**Source passage**
Hardware and Sizing

This guide outlines the hardware requirements and sizing recommendations for Apache Ozone clusters of different scales. Proper hardware selection is critical for achieving optimal performance, reliability, and cost-effectiveness.

Note: Apache Ozone can run on a single node inside Kubernetes and serve all functionality for development, testing, and small workloads. The hardware specifications in this guide reflect common configurations for production deployments. Your choice of hardware should depend on your desired scale, performance requirements, and workload characteristics.

Hardware Selection Principles

When planning an Ozone deployment, consider these key principles:

Separate Metadata and Data Hardware: Metadata services (OM, SCM) have different requirements than data services (Datanodes).
SSD/NVMe for Metadata: All metadata services require fast storage for RocksDB.
Scale Metadata Vertically: Add more resources to existing metadata nodes rather than more nodes.
Scale Datanodes Horizontally: Add more datanode machines as capacity and throughput needs grow.
Plan for Failure: Size the cluster to handle expected failures of drives and nodes.

Metadata Node Hardware

Metadata nodes run the Ozone Manager (OM) and Storage Container Manager (SCM) services, which require careful hardware consideration for performance and reliability.

Ozone Manager (OM) Node Requirements

Component	Minimum (Dev/Test)	Recommended (Production)	Enterprise Scale
CPU	8 cores	16+ cores	20-40 cores
Memory	16GB	32-64GB	128-256GB
Java Heap	8GB	16-32GB	48-96GB
Metadata Storage	100GB SSD	1-4TB NVMe	4-8TB NVMe (RAID1)
Network	1GbE	10GbE	25GbE+
Form Factor	VM or physical	1U server	1-2U server

Key Considerations:

Use enterprise-grade NVMe drives with power loss protection for production
Configure RAID1 for metadata storage in enterprise deployments
Avoid JVM heap sizes between 32-47GB due to compressed OOPs optimization cutoff
For production workloads, consider dedicated systems for OM nodes

Storage Container Manager (SCM) Node Requirements

Component	Minimum (Dev/Test)	Recommended (Production)	Enterprise Scale
CPU	8 cores	16+ cores	20-40 cores
Memory	16GB	32-64GB	128-256GB
Java Heap	8GB	16-32GB	48-96GB
Metadata Storage	100GB SSD	1-4TB NVMe	4-8TB NVMe (RAID1)
Network	1GbE	10GbE	25GbE+
Form Factor	VM or physical	1U server	1-2U server

Key Considerations:

SCM maintains container and pipeline state, requiring fast storage similar to OM
As the cluster grows, SCM's memory and CPU needs increase with the number of containers and datanodes
Container database state grows with the total number of containers in the system

Recon Node Requirements

For Recon, which provides analytics and monitoring capabilities:

Component	Minimum	Recommended
CPU	4 cores	8+ cores
Memory	12GB	16-32GB
Java Heap	6GB	8-16GB
Storage	50GB SSD	200GB+ SSD/NVMe
Network	1GbE	10GbE

Key Considerations:

Recon's resource needs grow with cluster size
For smaller clusters, Recon can be co-located with an OM or SCM node
For large clusters with extensive monitoring needs, use a dedicated node

Datanode Hardware

Datanodes store the actual data and can be scaled horizontally based on capacity and performance requirements.

**Given records**
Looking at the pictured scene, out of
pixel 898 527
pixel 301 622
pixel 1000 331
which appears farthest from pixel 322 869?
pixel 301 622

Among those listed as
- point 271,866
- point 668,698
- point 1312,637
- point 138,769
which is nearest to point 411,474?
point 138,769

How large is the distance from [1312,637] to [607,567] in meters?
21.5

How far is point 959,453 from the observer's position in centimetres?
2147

---

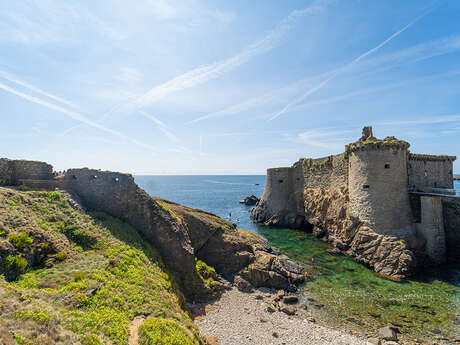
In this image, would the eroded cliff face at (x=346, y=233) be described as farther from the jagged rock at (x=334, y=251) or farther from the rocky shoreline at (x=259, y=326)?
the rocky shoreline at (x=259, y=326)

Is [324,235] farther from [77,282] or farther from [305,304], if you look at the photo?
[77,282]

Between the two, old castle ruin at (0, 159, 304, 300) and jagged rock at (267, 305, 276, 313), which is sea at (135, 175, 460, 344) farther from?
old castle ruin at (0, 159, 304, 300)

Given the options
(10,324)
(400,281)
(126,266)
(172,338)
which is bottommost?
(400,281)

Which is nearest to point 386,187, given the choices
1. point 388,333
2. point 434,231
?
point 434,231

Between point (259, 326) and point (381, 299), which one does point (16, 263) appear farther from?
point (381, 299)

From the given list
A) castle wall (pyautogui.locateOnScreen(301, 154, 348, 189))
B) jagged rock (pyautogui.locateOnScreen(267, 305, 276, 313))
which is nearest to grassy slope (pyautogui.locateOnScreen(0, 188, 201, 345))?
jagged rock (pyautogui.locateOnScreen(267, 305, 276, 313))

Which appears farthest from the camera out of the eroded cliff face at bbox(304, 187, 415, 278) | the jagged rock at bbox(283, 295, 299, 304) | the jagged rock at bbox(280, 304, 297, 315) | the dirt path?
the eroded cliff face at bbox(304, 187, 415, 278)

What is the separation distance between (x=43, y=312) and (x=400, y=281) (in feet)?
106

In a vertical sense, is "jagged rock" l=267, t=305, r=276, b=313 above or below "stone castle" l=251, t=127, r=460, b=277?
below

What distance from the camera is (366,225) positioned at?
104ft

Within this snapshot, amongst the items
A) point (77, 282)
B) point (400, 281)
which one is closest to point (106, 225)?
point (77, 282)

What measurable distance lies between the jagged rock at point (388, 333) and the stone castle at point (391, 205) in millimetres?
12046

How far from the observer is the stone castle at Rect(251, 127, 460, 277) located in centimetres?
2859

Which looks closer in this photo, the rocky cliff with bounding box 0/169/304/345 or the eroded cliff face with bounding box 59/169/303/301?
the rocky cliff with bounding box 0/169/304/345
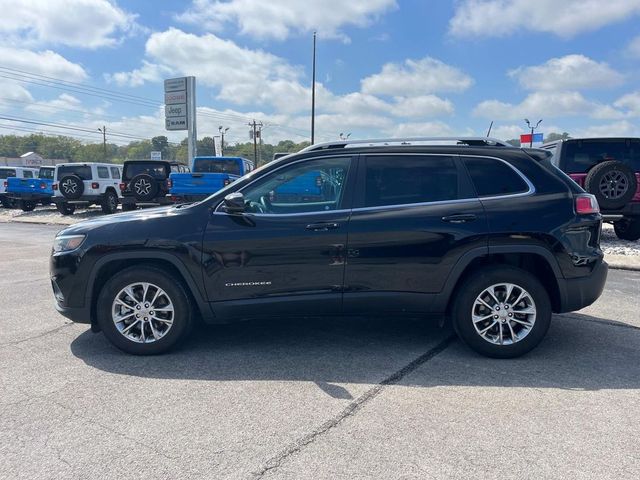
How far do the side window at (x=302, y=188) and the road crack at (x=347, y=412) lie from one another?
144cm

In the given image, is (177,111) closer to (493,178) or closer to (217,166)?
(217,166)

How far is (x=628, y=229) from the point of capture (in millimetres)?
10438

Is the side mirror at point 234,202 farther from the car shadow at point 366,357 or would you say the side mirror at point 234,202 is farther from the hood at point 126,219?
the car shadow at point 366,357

**Problems to solve**
[1] Decide whether each statement agrees with the Ozone sizing guide, answering yes or no and quoting the words that settle it: (a) Metadata services should be scaled by adding more nodes. (b) On smaller clusters, Recon can share a node with an OM or SCM. (c) JVM heap sizes between 32 and 47GB should be avoided.
[2] Answer these questions from the Ozone sizing guide:
(a) What do all metadata services need fast storage for?
(b) What state does SCM maintain?
(c) What is the minimum memory listed for Recon?
[3] Duplicate the stretch of the Ozone sizing guide from "Scale Metadata Vertically: Add" through "performance and reliability.".
Answer from the Ozone sizing guide alone.

**Task-by-task results**
[1]
(a) No: "Add more resources to existing metadata nodes rather than more nodes."
(b) Yes: "For smaller clusters, Recon can be co-located with an OM or SCM node"
(c) Yes: "Avoid JVM heap sizes between 32-47GB due to compressed OOPs optimization cutoff"

[2]
(a) RocksDB
(b) Container and pipeline state
(c) 12GB

[3]
Scale Metadata Vertically: Add more resources to existing metadata nodes rather than more nodes.
Scale Datanodes Horizontally: Add more datanode machines as capacity and throughput needs grow.
Plan for Failure: Size the cluster to handle expected failures of drives and nodes.

Metadata Node Hardware

Metadata nodes run the Ozone Manager (OM) and Storage Container Manager (SCM) services, which require careful hardware consideration for performance and reliability.